(Selected excerpt)
--- START ---

I am still trying to figure out how to count Ruta annotations across a
bunch of input files. There doesn't seem to be any Workbench way to do it.
So now I am trying to call Ruta from UimaFit so I can do the job in Java.
However, I am having serious configuration problems, plus I have a question
on how do bring in PlainTextAnnotator.
I am using Maven, with the jcasgen-maven-plugin, the ruta-maven-plugin, and
the uimafit-maven-plugin. I will include the pom file at the end of this
post.
I want my Java code to be aware of the types declared in the Ruta script -
that is the whole point - I want to count those annotations.
My Ruta script also uses PlainTextAnnotator. The problem with this is that
I can't figure out where to put it. In a Workbench based Ruta project,
PlainTextAnnotator.xml and PlainTextAnnotatorTypeSystem get put
automatically into descriptor/utils, along with a number of other
descriptors that seem to be built into Ruta. But when I create a project
using maven, there is no such location, and these descriptors do not get
put anywhere. I tried a number of places but could not get my script to see
the type system for PlainTextAnnotator. Finally, I hit on putting the files
in target/generated-sources/ruta/descriptor/utils, and finally my script is
able to see the types and I can run it. This is good because at that point,
the ruta-maven-plugin does its job and generates the descriptors for my
script. However, I suspect this is not a good place to put the
PlainTextAnnotator files since doing a clean overwrites them. Where should
they go? Is there any entry in the pom file that is needed?
The second problem is that although my Ruta script works nicely on its own,
the Java code fails. I get the following exception
Exception in thread "main" org.apache.uima.cas.CASRuntimeException: JCas
type "org.apache.uima.examples.SourceDocumentInformation" used in Java
code, but was not declared in the XML type descriptor.
at org.apache.uima.jcas.impl.JCasImpl.getTypeInit(JCasImpl.java:435)
at org.apache.uima.jcas.impl.JCasImpl.getType(JCasImpl.java:408)
at org.apache.uima.jcas.cas.TOP.<init>(TOP.java:96)
at org.apache.uima.jcas.cas.AnnotationBase.<init>(AnnotationBase.java:66)
at org.apache.uima.jcas.tcas.Annotation.<init>(Annotation.java:54)
at
org.apache.uima.examples.SourceDocumentInformation.<init>(SourceDocumentInformation.java:80)
at
org.apache.uima.examples.cpe.FileSystemCollectionReader.getNext(FileSystemCollectionReader.java:162)
at
org.apache.uima.fit.pipeline.SimplePipeline.runPipeline(SimplePipeline.java:149)
at PipelineSystem.<init>(PipelineSystem.java:59)
at PipelineSystem.main(PipelineSystem.java:73)

--- END ---

(Material provided)
--- START ---

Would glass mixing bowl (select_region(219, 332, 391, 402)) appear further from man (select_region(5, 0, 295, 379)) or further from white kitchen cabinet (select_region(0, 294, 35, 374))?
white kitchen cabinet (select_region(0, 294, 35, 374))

--- END ---

(Task instructions) Quote the post about calling Ruta from UimaFit, from the passage between "However, I am" and "count those annotations.", inclusive.

(Complete output)
However, I am having serious configuration problems, plus I have a question
on how do bring in PlainTextAnnotator.
I am using Maven, with the jcasgen-maven-plugin, the ruta-maven-plugin, and
the uimafit-maven-plugin. I will include the pom file at the end of this
post.
I want my Java code to be aware of the types declared in the Ruta script -
that is the whole point - I want to count those annotations.